On Tue, Nov 10, 2020 at 11:09 AM shan...@gmail.com <shane....@gmail.com> wrote:

> My confusion is this, the comment says (very clearly)
> It's not safe, nor portable, and may change (although I have had it pointed 
> out to me that the comparability guarantee may contradict this)

It does not. When there exists explicit documentation for the
contrary, it means the contrary.

> Further the Data field reference won't stop the Garbage collector removing 
> the data

It's the same as for any other uintptr anywhere else.
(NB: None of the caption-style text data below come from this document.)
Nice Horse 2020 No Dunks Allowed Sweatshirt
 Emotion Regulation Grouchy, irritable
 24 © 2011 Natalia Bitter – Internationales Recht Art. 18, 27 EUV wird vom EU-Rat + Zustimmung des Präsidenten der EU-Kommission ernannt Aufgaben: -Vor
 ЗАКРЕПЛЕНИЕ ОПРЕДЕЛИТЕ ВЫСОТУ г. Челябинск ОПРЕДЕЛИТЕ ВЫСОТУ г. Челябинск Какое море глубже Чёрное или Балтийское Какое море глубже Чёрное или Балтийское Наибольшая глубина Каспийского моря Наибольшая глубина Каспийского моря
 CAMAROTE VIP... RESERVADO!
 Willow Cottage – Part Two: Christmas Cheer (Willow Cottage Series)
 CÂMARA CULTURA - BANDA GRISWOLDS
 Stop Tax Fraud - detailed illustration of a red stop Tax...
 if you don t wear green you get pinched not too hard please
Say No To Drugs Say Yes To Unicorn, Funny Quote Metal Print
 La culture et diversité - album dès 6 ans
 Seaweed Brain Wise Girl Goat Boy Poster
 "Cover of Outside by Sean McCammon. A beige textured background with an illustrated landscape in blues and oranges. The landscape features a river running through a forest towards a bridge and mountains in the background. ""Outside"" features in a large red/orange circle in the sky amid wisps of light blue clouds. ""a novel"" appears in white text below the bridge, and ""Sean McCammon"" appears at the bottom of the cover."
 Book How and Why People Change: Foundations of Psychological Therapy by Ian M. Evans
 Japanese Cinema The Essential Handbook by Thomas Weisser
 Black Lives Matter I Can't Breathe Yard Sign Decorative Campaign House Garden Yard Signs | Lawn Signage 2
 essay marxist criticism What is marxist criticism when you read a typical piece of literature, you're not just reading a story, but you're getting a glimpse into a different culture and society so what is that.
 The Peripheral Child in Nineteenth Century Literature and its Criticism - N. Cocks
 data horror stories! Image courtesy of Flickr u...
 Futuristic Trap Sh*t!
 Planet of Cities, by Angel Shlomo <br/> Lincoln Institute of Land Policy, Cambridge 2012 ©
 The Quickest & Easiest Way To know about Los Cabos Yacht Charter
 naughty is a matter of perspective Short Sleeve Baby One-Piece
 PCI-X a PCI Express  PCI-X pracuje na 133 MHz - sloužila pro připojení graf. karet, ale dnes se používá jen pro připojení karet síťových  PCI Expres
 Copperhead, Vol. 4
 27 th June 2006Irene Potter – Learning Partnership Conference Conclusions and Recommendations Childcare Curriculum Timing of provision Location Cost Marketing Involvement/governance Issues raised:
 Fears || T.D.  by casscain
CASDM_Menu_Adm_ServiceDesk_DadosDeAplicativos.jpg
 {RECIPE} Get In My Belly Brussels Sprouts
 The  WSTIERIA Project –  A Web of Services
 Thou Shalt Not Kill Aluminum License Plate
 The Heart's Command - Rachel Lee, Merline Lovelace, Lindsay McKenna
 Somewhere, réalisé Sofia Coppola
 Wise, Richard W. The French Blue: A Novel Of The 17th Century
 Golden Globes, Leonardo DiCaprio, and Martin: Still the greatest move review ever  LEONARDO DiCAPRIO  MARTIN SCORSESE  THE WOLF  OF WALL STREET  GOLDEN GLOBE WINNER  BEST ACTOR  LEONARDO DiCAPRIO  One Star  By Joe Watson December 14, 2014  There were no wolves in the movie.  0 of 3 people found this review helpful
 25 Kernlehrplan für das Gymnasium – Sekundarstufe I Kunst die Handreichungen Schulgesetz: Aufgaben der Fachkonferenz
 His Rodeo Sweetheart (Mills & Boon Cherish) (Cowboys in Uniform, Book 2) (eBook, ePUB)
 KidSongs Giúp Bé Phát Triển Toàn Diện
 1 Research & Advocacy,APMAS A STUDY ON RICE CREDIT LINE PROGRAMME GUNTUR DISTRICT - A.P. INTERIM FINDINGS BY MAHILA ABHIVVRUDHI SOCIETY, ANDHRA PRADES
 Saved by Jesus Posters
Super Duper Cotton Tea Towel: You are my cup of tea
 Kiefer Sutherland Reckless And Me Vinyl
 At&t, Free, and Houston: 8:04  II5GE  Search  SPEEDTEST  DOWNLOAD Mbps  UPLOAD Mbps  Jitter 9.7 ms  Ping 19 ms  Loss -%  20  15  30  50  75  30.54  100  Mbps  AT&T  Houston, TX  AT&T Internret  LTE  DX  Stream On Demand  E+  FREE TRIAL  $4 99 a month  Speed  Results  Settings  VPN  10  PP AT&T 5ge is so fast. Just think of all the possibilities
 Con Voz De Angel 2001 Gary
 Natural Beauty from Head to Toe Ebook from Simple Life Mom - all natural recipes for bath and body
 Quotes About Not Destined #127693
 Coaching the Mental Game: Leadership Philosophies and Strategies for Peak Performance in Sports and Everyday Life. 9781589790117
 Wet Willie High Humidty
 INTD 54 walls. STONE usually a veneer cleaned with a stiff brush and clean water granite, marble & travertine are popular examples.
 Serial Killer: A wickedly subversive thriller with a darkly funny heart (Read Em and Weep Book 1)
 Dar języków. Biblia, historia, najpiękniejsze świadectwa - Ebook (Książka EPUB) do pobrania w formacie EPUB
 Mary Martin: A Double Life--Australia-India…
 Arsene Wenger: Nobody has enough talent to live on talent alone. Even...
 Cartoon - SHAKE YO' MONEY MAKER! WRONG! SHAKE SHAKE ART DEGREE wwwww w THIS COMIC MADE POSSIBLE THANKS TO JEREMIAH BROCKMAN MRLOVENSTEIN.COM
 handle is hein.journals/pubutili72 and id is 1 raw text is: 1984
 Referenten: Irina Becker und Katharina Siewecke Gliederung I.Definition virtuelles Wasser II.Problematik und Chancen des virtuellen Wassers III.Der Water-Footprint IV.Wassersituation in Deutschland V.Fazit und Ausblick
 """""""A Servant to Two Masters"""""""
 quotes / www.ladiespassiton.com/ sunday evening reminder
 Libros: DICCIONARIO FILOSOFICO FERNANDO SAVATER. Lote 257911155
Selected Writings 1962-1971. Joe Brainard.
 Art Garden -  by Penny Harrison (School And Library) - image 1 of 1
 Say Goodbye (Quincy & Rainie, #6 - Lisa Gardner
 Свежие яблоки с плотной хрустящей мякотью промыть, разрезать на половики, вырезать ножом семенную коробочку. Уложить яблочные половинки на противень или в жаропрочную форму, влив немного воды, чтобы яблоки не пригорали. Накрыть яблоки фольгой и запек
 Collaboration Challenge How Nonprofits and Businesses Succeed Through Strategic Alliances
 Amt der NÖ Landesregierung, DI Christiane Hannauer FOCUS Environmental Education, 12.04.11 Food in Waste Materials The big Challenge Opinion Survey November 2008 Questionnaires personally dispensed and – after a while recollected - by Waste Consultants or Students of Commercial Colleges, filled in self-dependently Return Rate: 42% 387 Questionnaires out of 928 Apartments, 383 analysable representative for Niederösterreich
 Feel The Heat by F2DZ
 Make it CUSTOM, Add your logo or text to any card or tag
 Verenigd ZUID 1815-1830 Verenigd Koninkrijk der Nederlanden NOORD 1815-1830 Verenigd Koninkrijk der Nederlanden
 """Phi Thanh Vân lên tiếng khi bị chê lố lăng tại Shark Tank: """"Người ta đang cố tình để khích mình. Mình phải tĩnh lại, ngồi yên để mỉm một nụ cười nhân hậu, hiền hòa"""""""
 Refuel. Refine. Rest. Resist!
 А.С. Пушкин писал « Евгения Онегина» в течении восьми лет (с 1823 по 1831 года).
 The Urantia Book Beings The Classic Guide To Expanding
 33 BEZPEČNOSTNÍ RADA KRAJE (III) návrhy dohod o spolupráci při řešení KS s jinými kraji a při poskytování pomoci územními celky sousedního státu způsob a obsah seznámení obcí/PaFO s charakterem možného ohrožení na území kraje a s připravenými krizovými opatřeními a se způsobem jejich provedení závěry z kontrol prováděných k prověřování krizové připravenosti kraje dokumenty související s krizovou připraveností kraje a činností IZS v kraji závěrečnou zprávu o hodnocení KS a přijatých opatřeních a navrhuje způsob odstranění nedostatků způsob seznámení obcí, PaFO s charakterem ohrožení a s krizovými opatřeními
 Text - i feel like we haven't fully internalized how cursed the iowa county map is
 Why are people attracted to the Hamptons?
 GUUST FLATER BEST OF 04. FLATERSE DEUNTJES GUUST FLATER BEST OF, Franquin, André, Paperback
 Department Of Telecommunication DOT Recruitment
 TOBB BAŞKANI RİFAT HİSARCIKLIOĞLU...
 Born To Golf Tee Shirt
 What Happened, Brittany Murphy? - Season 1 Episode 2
It's not a
pointer and thus does not guarantee reachability of its "pointee". The
documentation just reminds of this.

> So, can someone explain to me what it's purpose in life is (there's 
> suggestion that it was a temporary fix that, like all things temporary, has 
> become permanent, and if so, I wonder if that means the documentation needs 
> updating)

This does not make reflect.SliceHeader unusable though. The
reflect.SliceHeader is either aliased to a real slice or is later
unsafely converted to one. Then the uintptr field is no more an
uintptr, but a real pointer. The documentation points out that _in
between_ one has to guarantee the reachability by other means, the
only pseudo-reference of the uintptr value is not sufficient for that.

I see nothing in the documentation that needs to be updated. It's
possible that it could be improved to become better understood as it
seems it's not always working that way.